No ano seguinte, o Passat foi lançado também no Brasil. Ele também foi o primeiro VW com motor refrigerado a água vendido por aqui e logo ficou conhecido como o carro mais moderno disponível no País. E o desenho da carroceria fastback, de Giorgetto Giugiaro, também agradou em cheio. O motor de 1,5 litro, conhecido no Brasil como motor BR, utilizava um carburador Solex de corpo simples e tinha taxa de compressão reduzida em relação ao utilizado pelo Audi 80 e, por isso, tinha 65 cv. A partir daí, a história fica bem menos misteriosa: em 1980, o Passat ganhou a companhia do Gol, que trouxe um motor boxer refrigerado a ar na dianteira. No ano seguinte, foi a vez do sedã Voyage, que passou a utilizar o 1.5 do Volkswagen Passat, assim como a perua Parati no ano seguinte.

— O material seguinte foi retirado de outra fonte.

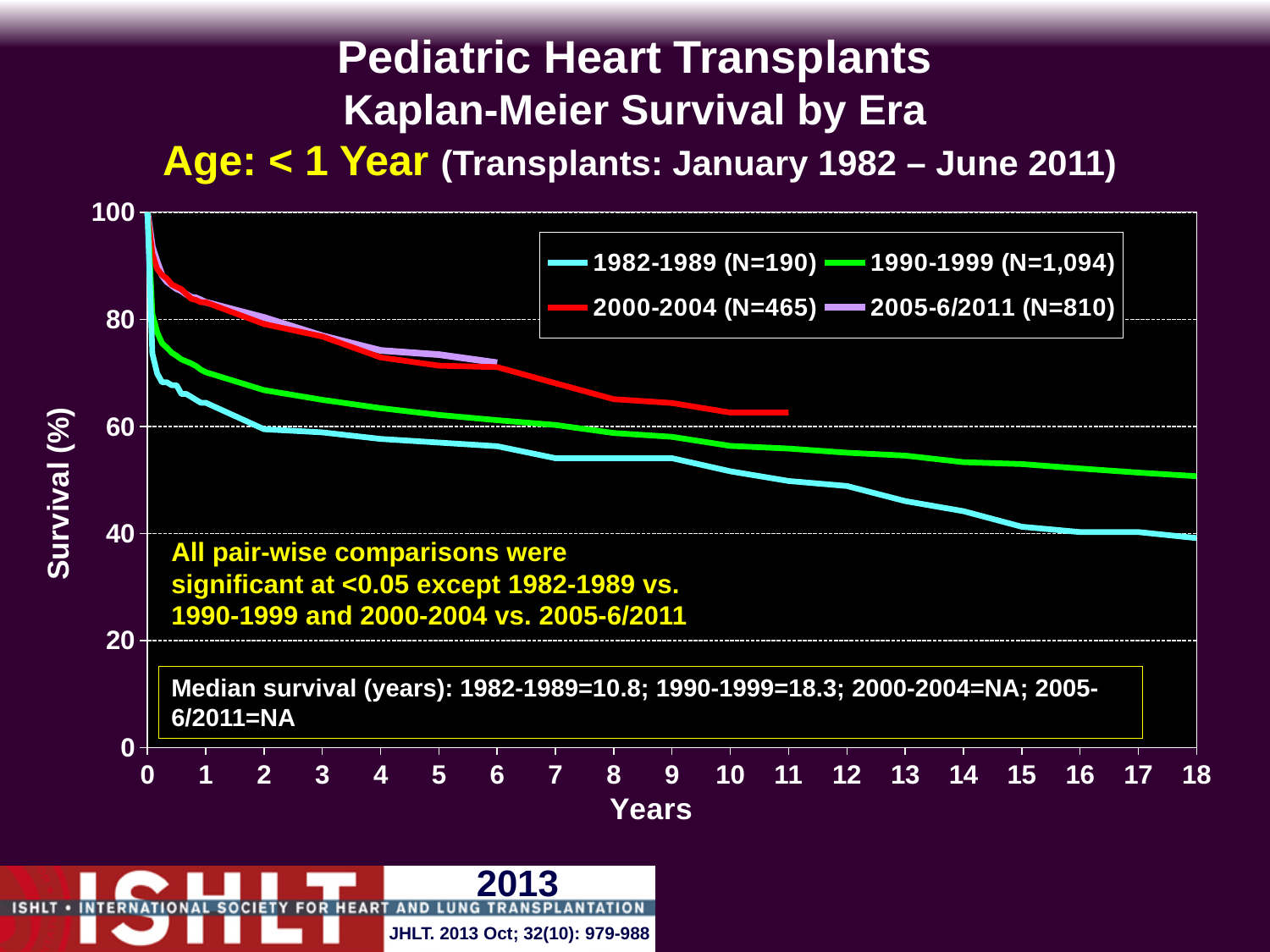
What median survival in years is given for the 1990-1999 era? 18.3 Which era has the highest survival at 10 years? 2000-2004 Do the survival curves rise or fall as years increase? fall At 5 years, which era has higher survival: 1982-1989 or 1990-1999? 1990-1999 How many series does the legend list? 4 Which era has the lowest survival at 10 years? 1982-1989 According to the legend, what is the N for the 1990-1999 era? N=1,094 Is the survival value for the 2005-6/2011 era at 5 years greater or less than 80? less Is the survival value for the 2000-2004 era at 5 years greater or less than 60? greater What kind of chart is shown on the slide? line chart Is the survival value for the 1982-1989 era at 10 years greater or less than 60? less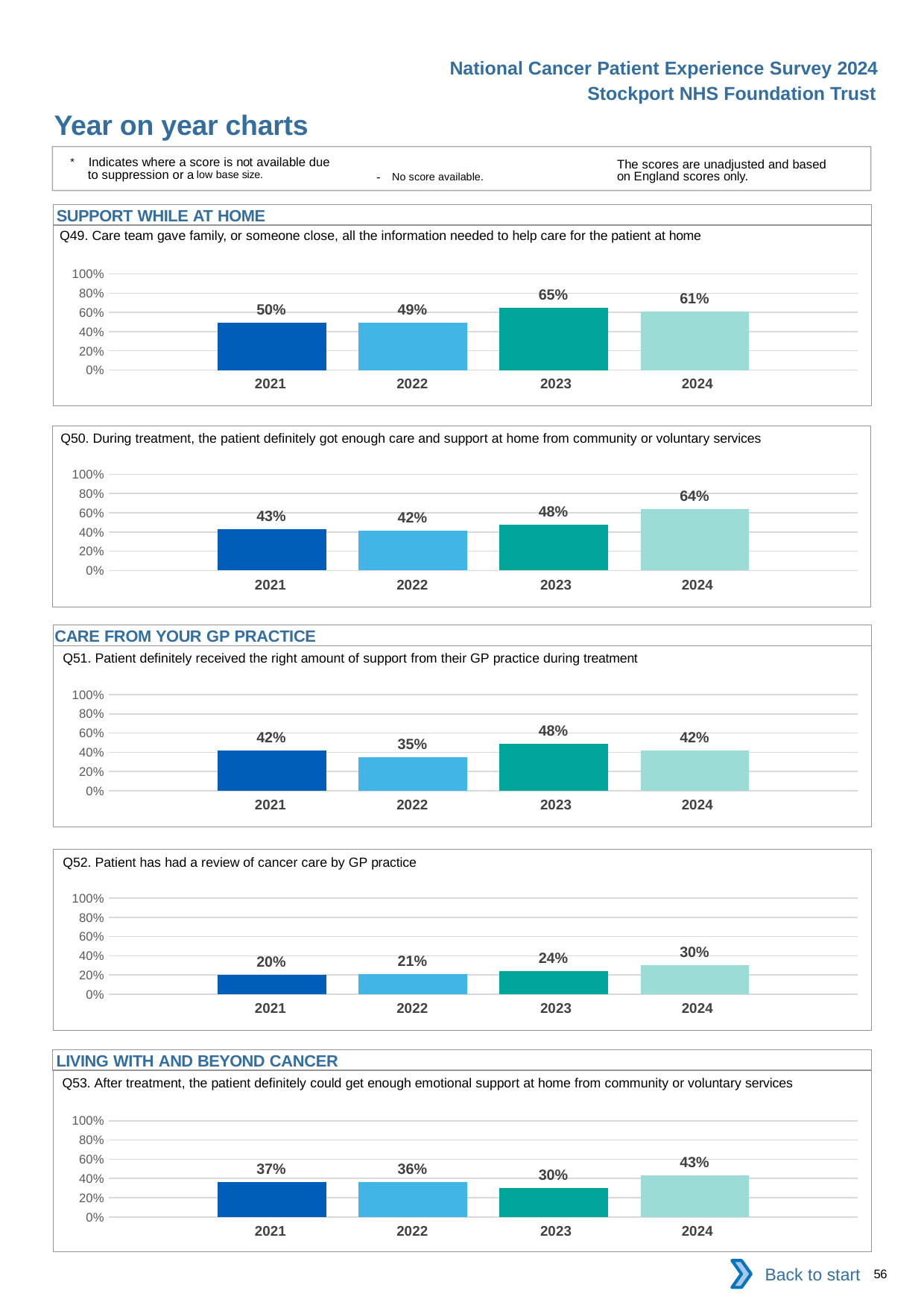
How many years are shown on the x axis of the Q52 chart? 4 In the Q53 chart, which is larger, the value for 2021 or the value for 2023? 2021 In the Q52 chart, do the values rise or fall from 2021 to 2024? rise What kind of chart is the Q49 chart? bar chart In the Q49 chart, what is the difference between the 2023 and 2022 values? 16% In the Q53 chart, what is the value for 2022? 36% Which section heading appears above the Q51 chart? CARE FROM YOUR GP PRACTICE In the Q52 chart, what is the difference between the 2024 and 2021 values? 10% In the Q49 chart, what is the value for 2023? 65% In the Q51 chart, which year has the lowest value? 2022 In the Q50 chart, is the value for 2024 greater or less than 60%? greater In the Q50 chart, which year has the highest value? 2024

Em 1983, a Volkswagen apresentou o motor MD-270, também conhecido como “Torque”. Com alterações na taxa de compressão, bielas, pistões e comando de válvulas, além de um carburador de corpo duplo, o motor passou a deslocar 1,6 litro e entregar 81 cv quando movido a álcool. No ano seguinte, novas alterações no projeto: o comprimento das bielas foi ampliado de 136 mm para 144 mm, mudança que tornou seu funcionamento mais suave. A partir daí, sua denominação passou a ser Alta Performance. Ou, mais popularmente, AP. Quem diria que sua história nos levaria para tão longe no passado?